Ministre des Pêches, des Océans et de la Garde côtière canadienne : Messages clés
Sur cette page
- Industrie de la pêche / droits de douane américains
- Droits de douane chinois
- Relations avec les États-Unis / MPO et GCC
- Pêche à la civelle
- Subsistance convenable
- Conservation marine
- Présence de la Garde côtière canadienne dans l’Arctique
- Renouvellement de la flotte de la Garde côtière canadienne / brise-glaces
- Gestion de l’aquaculture
- MSX
- Baleine noire de l’Atlantique Nord
Industrie de la pêche / droits de douane américains
Enjeu
Les États-Unis sont le plus grand marché du Canada pour les produits de la mer. Toute perturbation du commerce aurait d’importantes répercussions sectorielles sur les moyens de subsistance des pêcheurs et des transformateurs canadiens, en particulier sur la côte Est, qui représente la majorité de nos exportations vers les États-Unis.
Le 4 mars 2025, des droits de douane américains de 25 % sur les marchandises canadiennes et de 10 % sur les exportations d’énergie du Canada importées aux États-Unis sont entrés en vigueur. Cependant, le 6 mars 2025, le président Trump a publié un décret exonérant les États-Unis des droits de douane sur les marchandises canadiennes, qui entrent normalement aux États-Unis en franchise de droits en vertu de l’Accord Canada–États-Unis–Mexique (ACEUM), qui comprend le poisson et les fruits de mer pêchés au Canada.
Messages clés
- Le poisson et les fruits de mer sont parmi les principaux produits alimentaires exportés par le Canada.
- Nous sommes fiers des poissons et des fruits de mer que nous pêchons.
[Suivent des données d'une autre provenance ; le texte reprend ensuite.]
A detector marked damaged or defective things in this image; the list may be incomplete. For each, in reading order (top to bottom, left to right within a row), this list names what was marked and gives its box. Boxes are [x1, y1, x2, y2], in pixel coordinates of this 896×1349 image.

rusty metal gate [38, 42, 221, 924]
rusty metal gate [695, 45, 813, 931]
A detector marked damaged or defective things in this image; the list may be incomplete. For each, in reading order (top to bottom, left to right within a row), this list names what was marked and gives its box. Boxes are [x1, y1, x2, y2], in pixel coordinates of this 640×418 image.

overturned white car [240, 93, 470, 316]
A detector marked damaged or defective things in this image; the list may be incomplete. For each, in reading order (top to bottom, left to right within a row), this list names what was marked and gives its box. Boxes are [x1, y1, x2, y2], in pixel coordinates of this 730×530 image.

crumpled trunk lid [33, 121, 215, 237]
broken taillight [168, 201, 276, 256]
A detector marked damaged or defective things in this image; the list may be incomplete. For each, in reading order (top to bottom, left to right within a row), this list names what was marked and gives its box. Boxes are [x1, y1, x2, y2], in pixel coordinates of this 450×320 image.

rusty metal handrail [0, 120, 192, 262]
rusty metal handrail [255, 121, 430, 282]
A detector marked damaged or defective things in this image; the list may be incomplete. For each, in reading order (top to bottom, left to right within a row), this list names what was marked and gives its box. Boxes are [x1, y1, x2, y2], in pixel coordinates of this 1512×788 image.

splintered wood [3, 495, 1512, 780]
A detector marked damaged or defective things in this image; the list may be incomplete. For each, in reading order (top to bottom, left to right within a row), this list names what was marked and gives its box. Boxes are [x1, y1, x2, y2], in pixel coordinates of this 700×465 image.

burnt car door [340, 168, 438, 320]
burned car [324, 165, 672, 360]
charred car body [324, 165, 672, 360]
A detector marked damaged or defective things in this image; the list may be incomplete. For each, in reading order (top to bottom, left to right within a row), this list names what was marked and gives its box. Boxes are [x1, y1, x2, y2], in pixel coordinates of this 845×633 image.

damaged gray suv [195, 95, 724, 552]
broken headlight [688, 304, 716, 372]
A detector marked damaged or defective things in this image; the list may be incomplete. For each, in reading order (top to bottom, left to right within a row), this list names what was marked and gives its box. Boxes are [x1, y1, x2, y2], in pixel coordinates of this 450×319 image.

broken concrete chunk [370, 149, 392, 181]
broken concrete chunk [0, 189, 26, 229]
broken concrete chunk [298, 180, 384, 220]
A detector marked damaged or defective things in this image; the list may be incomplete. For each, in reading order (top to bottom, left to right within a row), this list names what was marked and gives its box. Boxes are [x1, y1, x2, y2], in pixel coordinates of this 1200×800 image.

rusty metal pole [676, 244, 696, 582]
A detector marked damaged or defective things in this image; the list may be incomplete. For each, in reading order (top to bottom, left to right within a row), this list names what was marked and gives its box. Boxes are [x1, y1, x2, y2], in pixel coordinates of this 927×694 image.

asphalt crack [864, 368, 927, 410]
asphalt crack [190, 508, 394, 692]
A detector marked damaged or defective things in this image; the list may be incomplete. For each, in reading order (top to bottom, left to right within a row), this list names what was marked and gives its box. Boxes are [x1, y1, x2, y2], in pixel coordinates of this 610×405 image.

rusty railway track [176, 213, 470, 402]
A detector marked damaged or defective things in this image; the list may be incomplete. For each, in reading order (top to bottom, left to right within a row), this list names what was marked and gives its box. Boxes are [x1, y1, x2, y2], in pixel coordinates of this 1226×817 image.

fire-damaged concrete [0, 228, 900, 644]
Le poisson et les fruits de mer font partie de notre culture et de notre mode de vie, et il est essentiel que nos pêcheries restent saines pour les générations futures.
- Au Canada, nous avons une industrie bien réglementée, scientifiquement surveillée, et légalement appliquée, qui est économiquement prospère, écologiquement durable et socialement responsable.
Messages généraux sur les droits de douane américains (messages fournis par Affaires mondiales Canada/le ministère des Finances) :
- Les tarifs imposés par les États-Unis sur les produits canadiens sont injustifiés et déraisonnables.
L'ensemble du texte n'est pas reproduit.